Les gains d’efficacité ne compensent toutefois que la hausse des émissions prévue en raison de la croissance du secteur. Pour en arriver à une trajectoire carboneutre, le secteur du ciment devra trouver des moyens de capter les autres émissions générées par les combustibles et le processus de production des scories. Investir dans la captation, l’utilisation et le stockage du carbone (CUSC) peut être un moyen efficace de faire un pas de plus vers la décarbonisation, mais les installations nécessaires doivent être mises en place rapidement pour permettre un déploiement à vaste échelle d’ici 2030. Tant au pays qu’à l’étranger, le secteur doit vite passer des études de faisabilité aux essais sur le terrain dans les fours de production. Le Canada peut montrer la voie à suivre dans ce domaine, mais seulement s’il a l’expérience et les innovations qu’il faut.
Bâtir en mieux
Comme le montre la Boussole des politiques de 440 mégatonnes, le gouvernement fédéral ne manque pas d’outils pour aller au-delà de l’efficacité énergétique et soutenir le déploiement de la CUSC dans le secteur du ciment. Il met présentement au point sa Stratégie de gestion du carbone et a proposé un crédit d’impôt à l’investissement pour la CUSC qui couvre 50 % des coûts d’installation initiaux (il reste toutefois à clarifier si la captation du carbone pour les fours à ciment fera partie des utilisations approuvées). Certains gouvernements provinciaux ont mis en place ou proposé des politiques sur le carburant à faible teneur en carbone, le financement de la captation du carbone et la promotion de l’efficacité énergétique, politiques qui pourraient toutes s’appliquer à la production de ciment.
De manière plus générale, le secteur du ciment est directement couvert par la taxe sur le carbone (en hausse), ou encore par un quelconque système de tarification fondé sur le rendement. Dans les deux cas, les installations de production sont incitées à réduire leurs émissions.

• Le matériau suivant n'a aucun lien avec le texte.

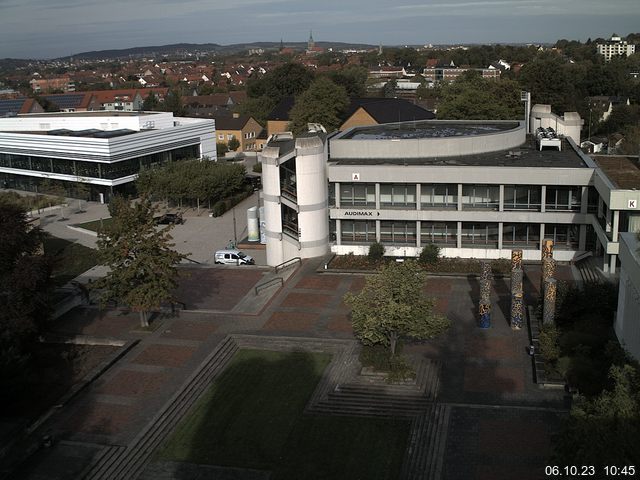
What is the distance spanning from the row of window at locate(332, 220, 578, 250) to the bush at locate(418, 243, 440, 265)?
176 centimetres

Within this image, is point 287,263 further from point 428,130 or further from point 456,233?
point 428,130

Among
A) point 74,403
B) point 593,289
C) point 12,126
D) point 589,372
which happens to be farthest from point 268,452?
point 12,126

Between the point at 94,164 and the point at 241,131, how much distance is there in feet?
110

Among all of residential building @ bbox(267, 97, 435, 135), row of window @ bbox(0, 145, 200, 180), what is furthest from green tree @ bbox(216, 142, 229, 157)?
row of window @ bbox(0, 145, 200, 180)

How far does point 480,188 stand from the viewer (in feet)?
133

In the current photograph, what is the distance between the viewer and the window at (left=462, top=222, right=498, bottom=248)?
41.0 m

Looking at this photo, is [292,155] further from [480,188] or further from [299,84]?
[299,84]

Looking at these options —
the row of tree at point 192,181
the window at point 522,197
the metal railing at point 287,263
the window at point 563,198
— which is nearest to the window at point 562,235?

Côté demande, les gouvernements doivent voir à l’instauration de règlements et de normes favorisant l’utilisation de ciment à faible teneur en carbone pour la production de béton. Si l’on veut réduire les émissions, il faudra multiplier les essais pour trouver d’autres mélanges de ciment performants, puis mettre à jour les codes du bâtiment en privilégiant la performance plutôt que des spécifications contraignantes. Le gouvernement fédéral s’est engagé à mettre à jour ses codes modèles, et les gouvernements provinciaux devraient en faire autant. Les activités d’essai et de développement de codes sont des occasions idéales de coopération entre l’administration publique, l’industrie et les métiers de la construction. Et les gouvernements peuvent aller encore plus loin en achetant proactivement des matériaux de construction à faible teneur en carbone pour leurs projets.
Autant du côté public que privé, il faudra faire de l’innovation une priorité pour transformer l’utilisation et la production du ciment dans les entreprises canadiennes. La bonne nouvelle? Un grand nombre de politiques favorables sont déjà en place. Il ne reste aux gouvernements et à l’industrie qu’à agir rapidement et à tirer parti de ces politiques pour mettre le secteur du ciment sur la voie de la carboneutralité pour 2030.
Brad Griffin est conseiller pour le projet 440 mégatonnes et directeur général du Centre de données sur l’énergie et les émissions de l’Université Simon Fraser.